## Start Data lines
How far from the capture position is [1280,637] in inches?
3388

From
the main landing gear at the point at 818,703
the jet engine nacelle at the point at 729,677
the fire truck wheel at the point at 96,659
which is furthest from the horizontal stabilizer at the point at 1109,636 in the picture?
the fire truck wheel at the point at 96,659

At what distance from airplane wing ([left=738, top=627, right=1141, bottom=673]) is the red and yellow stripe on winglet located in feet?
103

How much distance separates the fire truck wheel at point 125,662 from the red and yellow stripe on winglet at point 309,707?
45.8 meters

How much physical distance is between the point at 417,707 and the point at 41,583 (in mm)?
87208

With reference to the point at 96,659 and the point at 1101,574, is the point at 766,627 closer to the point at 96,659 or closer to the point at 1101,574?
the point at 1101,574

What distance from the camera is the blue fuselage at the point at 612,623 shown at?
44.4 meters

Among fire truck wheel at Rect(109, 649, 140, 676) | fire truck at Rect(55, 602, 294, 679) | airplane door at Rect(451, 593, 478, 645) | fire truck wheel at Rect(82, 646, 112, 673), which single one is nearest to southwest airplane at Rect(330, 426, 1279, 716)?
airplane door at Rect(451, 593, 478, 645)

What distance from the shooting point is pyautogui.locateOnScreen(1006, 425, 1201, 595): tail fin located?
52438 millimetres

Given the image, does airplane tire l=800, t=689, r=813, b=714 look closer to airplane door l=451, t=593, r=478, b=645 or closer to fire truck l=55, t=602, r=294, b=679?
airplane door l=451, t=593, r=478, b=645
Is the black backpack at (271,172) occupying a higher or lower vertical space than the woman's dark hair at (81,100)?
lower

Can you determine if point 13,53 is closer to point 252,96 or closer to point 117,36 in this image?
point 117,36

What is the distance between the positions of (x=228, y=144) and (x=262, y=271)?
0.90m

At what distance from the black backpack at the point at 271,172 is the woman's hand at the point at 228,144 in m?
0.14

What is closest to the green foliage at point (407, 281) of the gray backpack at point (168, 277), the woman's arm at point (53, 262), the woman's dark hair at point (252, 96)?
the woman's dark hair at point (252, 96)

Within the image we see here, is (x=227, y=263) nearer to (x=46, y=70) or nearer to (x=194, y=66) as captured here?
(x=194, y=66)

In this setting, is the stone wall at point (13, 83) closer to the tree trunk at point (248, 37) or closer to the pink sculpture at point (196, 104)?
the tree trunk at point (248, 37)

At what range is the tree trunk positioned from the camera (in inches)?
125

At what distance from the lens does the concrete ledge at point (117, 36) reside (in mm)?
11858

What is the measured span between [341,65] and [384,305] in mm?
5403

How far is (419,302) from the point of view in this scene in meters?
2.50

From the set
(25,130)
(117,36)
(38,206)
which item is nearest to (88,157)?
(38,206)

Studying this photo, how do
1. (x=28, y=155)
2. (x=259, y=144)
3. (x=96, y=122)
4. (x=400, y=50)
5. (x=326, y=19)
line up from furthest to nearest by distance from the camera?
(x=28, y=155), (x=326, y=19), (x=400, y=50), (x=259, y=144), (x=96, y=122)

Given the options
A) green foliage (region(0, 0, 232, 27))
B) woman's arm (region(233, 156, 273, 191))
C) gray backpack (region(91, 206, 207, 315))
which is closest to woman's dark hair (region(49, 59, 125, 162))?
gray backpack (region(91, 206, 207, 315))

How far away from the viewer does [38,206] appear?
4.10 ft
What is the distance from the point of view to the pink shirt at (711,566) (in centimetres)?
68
## End Data lines
:: Exercise aim ::
Give back the lines of the listing from the one with "At what range" through the end, both included, exactly as written and with nothing added.

:: Written answer ::
At what range is the tree trunk positioned from the camera (in inches)?
125

At what distance from the lens does the concrete ledge at point (117, 36) reside (in mm)?
11858

What is the measured span between [341,65] and [384,305] in mm?
5403

How far is (419,302) from the point of view in this scene in meters?
2.50

From the set
(25,130)
(117,36)
(38,206)
which item is nearest to (88,157)?
(38,206)

Studying this photo, how do
1. (x=28, y=155)
2. (x=259, y=144)
3. (x=96, y=122)
4. (x=400, y=50)
5. (x=326, y=19)
line up from furthest to nearest by distance from the camera?
(x=28, y=155), (x=326, y=19), (x=400, y=50), (x=259, y=144), (x=96, y=122)

Given the options
A) green foliage (region(0, 0, 232, 27))
B) woman's arm (region(233, 156, 273, 191))
C) gray backpack (region(91, 206, 207, 315))
which is closest to woman's dark hair (region(49, 59, 125, 162))?
gray backpack (region(91, 206, 207, 315))

How far away from the viewer does [38,206] appear?
4.10 ft
What is the distance from the point of view to the pink shirt at (711,566) (in centimetres)?
68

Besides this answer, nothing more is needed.